Non-Fiction: Rawhide Down by Del Quentin Wilber

While the assassinations of President John F. Kennedy and his brother Robert are still somewhat shrouded in mystery, more details about the 1981 attempted assassination of Ronald Reagan emerge as time goes on. As Pulitzer Prize-finalist and Washington Post reporter Del Quentin Wilber writes in the prologue to his new book, Rawhide Down: The Near Assassination of Ronald Reagan (Henry Holt), the broad outlines of the day -- John Hinkley Jr. firing six shots at Reagan as the recently inaugurated 40th U.S. president exited the Washington Hilton -- are well-known. The title comes from Reagan’s Secret Service code name, and the image of a cowboy Reagan, who walked into the hospital on his own two feet and joked to his wife, “I forgot to duck,” looms large in American culture. But insider knowledge has been parsed out sparingly over the years, and among those tidbits is the fact that Reagan actually came much closer to dying than we realized.

Based on fresh interviews, historical documents and records, Rawhide Down purports to be the definitive account of what happened on March 30, 1981. Wilbur chooses to focus just on the events of March 30, and while it makes the book short, it serves it well. However, I found myself wanting to know more about the aftermath and investigation into the shooting. Hinkley, such a focus of the book’s first half, all but disappears from view once he is arrested, with Wilbur instead choosing to highlight the doctors and hospital staff who saved the life of a president.
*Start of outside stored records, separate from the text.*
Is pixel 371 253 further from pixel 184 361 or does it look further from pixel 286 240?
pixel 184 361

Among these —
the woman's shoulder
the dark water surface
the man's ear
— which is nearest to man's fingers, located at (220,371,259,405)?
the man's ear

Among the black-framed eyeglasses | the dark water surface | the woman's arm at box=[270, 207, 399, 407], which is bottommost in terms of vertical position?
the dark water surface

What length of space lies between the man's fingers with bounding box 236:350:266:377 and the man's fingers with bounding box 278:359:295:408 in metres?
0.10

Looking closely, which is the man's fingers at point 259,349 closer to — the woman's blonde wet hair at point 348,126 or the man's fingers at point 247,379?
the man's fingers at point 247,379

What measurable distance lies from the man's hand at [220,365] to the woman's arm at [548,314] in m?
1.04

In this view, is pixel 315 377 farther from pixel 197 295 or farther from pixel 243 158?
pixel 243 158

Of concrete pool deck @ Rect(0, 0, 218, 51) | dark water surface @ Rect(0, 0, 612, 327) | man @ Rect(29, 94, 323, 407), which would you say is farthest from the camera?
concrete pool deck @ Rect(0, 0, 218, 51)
Wilbur’s reporting on Hinkley makes up some of the most compelling sections of Rawhide Down. Rather than a cultural boogeyman or super-soldier in the shadows, the attempted assassin -- in Wilbur’s hands -- is shown as a human being. A wise decision. That’s not to say that the author shies away from showing Hinkley as anything but a sad, mentally unbalanced young man, obsessed with the film Taxi Driver and its star, Jodie Foster. One of the many revelations in Rawhide Down comes during Wilbur’s exploration of Hinkley’s fixation on Foster. For example, I knew that he was obsessed with her; I did not know that he moved to New Haven, Connecticut, and called her dorm room at Yale University in a scene reminiscent of that scene in Swingers. Much like author Dave Cullen does with his portrayal of mass-murderer Eric Klebold in Columbine, Wilbur leaves the reader with great sympathy for Hinkley -- that this was a youth in need of psychiatric care, angry and in his 20s, but not a psychopath. Not beyond saving.
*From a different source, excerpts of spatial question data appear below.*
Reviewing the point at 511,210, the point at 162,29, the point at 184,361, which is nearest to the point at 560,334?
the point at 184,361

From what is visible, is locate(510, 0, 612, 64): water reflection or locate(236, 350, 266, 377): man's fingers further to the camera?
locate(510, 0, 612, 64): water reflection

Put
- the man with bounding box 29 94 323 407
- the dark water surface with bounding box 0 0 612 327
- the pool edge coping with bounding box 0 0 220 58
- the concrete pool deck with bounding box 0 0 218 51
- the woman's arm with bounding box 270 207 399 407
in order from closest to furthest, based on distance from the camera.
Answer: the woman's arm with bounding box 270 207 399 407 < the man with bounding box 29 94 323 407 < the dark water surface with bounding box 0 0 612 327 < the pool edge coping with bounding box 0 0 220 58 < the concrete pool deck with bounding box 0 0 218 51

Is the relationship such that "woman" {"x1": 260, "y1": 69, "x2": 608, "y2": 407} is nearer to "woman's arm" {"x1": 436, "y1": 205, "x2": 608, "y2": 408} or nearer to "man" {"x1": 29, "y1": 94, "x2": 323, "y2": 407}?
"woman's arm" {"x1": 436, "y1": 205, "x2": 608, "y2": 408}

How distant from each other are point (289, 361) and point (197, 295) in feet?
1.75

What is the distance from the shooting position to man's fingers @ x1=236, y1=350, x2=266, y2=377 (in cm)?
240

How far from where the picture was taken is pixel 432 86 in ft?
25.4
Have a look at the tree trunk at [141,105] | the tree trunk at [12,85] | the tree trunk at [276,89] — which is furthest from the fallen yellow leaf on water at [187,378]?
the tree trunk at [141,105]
The Hinkley section, however, is also where Wilbur falters in the writing of Rawhide Down. Throughout this book, but no more so than in the early chapters about Hinkley, Wilbur attempts to create a false sense of suspense. He describes Hinkley’s obsessions with Foster in broad, vague terms, obfuscating her identity. Wilbur is trying to make the moment of revelation that it is in fact Jodie Foster, Oscar nominee, into one of those stunning twists that, were this a 1940s suspense flick, might be punctuated by a “dun-dun-dun.” Perhaps Hinkley’s obsession with Foster isn’t as well-known as I think, but by the second time Wilbur tried hiding the fact that it’s Jodie Foster Hinkley’s thinking about, I exclaimed, “IT’S JODIE FOSTER, ALREADY!”

While Wilbur continues to develop this false suspense in the sections dealing with Alexander Haig, who was secretary of state at the time (and who, after misunderstanding the line of succession, claimed that he was in control of the White House in the aftermath of the shooting), it’s less obvious and annoying than in the Hinkley sections.
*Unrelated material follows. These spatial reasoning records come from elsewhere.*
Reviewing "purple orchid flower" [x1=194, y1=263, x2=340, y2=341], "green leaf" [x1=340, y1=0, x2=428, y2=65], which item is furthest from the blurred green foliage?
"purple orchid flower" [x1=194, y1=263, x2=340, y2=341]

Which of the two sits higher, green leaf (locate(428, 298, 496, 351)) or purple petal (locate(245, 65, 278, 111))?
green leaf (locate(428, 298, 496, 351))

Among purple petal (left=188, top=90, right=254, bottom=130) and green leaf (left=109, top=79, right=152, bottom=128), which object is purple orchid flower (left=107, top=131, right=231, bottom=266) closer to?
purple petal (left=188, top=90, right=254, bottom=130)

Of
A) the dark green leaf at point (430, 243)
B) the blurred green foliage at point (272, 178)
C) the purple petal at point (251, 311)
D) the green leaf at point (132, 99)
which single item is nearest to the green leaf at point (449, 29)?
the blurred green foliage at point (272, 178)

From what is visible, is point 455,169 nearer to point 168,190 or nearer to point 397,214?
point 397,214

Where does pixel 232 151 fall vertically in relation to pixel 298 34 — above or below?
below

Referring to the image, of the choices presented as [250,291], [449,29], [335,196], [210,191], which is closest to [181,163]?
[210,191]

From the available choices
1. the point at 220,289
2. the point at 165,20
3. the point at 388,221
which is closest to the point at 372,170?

Wilbur’s prose is clean, crisp and indicative of his background as a longtime reporter. He’s concise when discussing the players in Rawhide Down, using elements of their past to emphasize the importance of their roles in the aftermath of this attempted assassination. Wilbur’s real gift in Rawhide Down is handling the many characters involved -- from Hinkley to the president’s chief of staff, the police and Secret Service members, and the doctors and nurses saving Reagan’s life. Even the president himself comes off as a person rather than an icon -- though early in this book, I worried that it would be become some “why Reagan was great” hagiography.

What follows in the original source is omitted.